Ketua LSM TRINUSA DPC Kota Metro, Usman, saat dikonfirmasi media di kantornya, Kamis (2/4/2026), mengungkapkan bahwa pihaknya telah melayangkan surat resmi yang memuat sejumlah poin penting terkait penggunaan anggaran TA 2025. Namun, hingga saat ini, surat tersebut belum mendapatkan respons yang memadai.
“Kami sudah berusaha melakukan pendekatan secara baik-baik. Kami ingin konfirmasi langsung atau bertemu dengan pimpinan DPRD Kota Metro. Bahkan, saya secara pribadi sudah mengirim pesan WhatsApp untuk memohon izin ngadap,” ujar Usman dengan nada kecewa.
Usman menambahkan, bahwa permohonan pertemuan dan komunikasi tersebut tidak direspons atau cenderung diabaikan oleh pihak pimpinan dewan. Sikap tersebut dinilainya tidak mencerminkan keterbukaan informasi publik, terutama yang menyangkut alokasi dan realisasi anggaran dewan.

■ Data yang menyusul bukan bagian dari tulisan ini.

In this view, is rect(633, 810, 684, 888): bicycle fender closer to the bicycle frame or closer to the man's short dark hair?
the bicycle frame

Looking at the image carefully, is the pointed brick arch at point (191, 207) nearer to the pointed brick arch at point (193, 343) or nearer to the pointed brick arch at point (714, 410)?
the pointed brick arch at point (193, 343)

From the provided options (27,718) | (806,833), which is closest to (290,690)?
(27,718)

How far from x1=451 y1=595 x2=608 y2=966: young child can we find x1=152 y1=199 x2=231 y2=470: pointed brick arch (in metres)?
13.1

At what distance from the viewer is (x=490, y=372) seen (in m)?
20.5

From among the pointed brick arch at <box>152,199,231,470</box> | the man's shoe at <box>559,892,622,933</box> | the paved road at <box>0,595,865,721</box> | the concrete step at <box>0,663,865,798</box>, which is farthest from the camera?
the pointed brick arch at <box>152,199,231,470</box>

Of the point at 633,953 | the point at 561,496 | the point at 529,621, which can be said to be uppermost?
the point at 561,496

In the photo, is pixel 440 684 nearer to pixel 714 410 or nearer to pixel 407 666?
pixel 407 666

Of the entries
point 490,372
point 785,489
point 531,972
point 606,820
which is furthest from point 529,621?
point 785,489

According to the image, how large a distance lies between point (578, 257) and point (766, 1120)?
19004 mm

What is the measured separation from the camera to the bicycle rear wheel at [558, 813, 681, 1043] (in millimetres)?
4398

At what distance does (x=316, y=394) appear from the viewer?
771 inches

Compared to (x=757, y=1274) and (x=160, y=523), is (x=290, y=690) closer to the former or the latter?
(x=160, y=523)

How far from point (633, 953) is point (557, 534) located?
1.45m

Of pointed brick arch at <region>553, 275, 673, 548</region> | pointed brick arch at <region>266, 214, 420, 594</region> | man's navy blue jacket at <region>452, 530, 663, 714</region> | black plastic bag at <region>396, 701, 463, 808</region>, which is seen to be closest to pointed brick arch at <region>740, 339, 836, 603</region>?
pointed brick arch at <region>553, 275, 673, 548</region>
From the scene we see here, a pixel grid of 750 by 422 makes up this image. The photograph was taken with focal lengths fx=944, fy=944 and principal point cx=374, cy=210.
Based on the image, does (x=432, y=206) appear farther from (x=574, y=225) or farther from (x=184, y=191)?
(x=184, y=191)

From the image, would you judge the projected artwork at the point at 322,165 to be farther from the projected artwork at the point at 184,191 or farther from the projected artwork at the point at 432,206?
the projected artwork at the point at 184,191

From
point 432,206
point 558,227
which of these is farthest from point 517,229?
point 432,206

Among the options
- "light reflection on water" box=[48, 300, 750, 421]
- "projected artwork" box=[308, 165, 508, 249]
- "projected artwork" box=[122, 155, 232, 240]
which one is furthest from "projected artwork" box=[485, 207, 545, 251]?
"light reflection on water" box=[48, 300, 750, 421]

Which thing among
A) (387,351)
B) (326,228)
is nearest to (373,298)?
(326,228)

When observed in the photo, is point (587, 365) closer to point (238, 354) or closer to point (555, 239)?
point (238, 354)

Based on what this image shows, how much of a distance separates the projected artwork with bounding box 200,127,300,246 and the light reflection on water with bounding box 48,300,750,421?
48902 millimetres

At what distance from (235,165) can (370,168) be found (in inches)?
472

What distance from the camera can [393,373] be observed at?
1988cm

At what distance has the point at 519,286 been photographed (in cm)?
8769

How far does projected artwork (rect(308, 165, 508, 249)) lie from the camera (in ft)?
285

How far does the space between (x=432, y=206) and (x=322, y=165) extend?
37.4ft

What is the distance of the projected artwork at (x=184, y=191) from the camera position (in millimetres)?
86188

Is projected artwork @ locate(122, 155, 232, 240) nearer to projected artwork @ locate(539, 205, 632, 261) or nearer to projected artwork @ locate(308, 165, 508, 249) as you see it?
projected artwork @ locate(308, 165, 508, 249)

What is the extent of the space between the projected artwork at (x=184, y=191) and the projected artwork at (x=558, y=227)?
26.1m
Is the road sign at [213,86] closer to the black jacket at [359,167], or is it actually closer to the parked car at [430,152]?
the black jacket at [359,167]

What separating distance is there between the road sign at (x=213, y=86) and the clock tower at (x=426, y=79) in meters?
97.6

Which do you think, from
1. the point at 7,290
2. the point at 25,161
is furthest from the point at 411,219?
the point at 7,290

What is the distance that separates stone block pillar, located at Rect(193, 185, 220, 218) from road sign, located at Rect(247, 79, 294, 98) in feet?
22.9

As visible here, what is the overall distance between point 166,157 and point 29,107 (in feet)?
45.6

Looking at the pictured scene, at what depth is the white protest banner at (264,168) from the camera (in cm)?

“Kami tidak ingin membuat gaduh, tapi jika jalur komunikasi resmi dan nonresmi kami tutup, maka kami akan mengambil langkah demonstrasi sebagai bentuk kontrol publik,” tegasnya.
Hingga berita ini diturunkan, pihak pimpinan DPRD Kota Metro belum memberikan tanggapan resmi terkait rencana aksi demo dan tuduhan pengabaian komunikasi dari LSM TRINUSA tersebut.
Pantauan media juga belum mendapatkan konfirmasi lebih lanjut dari Sekretariat DPRD Metro maupun dari para wakil ketua dewan.
Aksi rencana unjuk rasa ini diprediksi akan berlangsung dalam waktu dekat, dengan tuntutan utama agar pimpinan DPRD bersikap transparan dan responsif terhadap pertanyaan publik terkait anggaran TA 2025.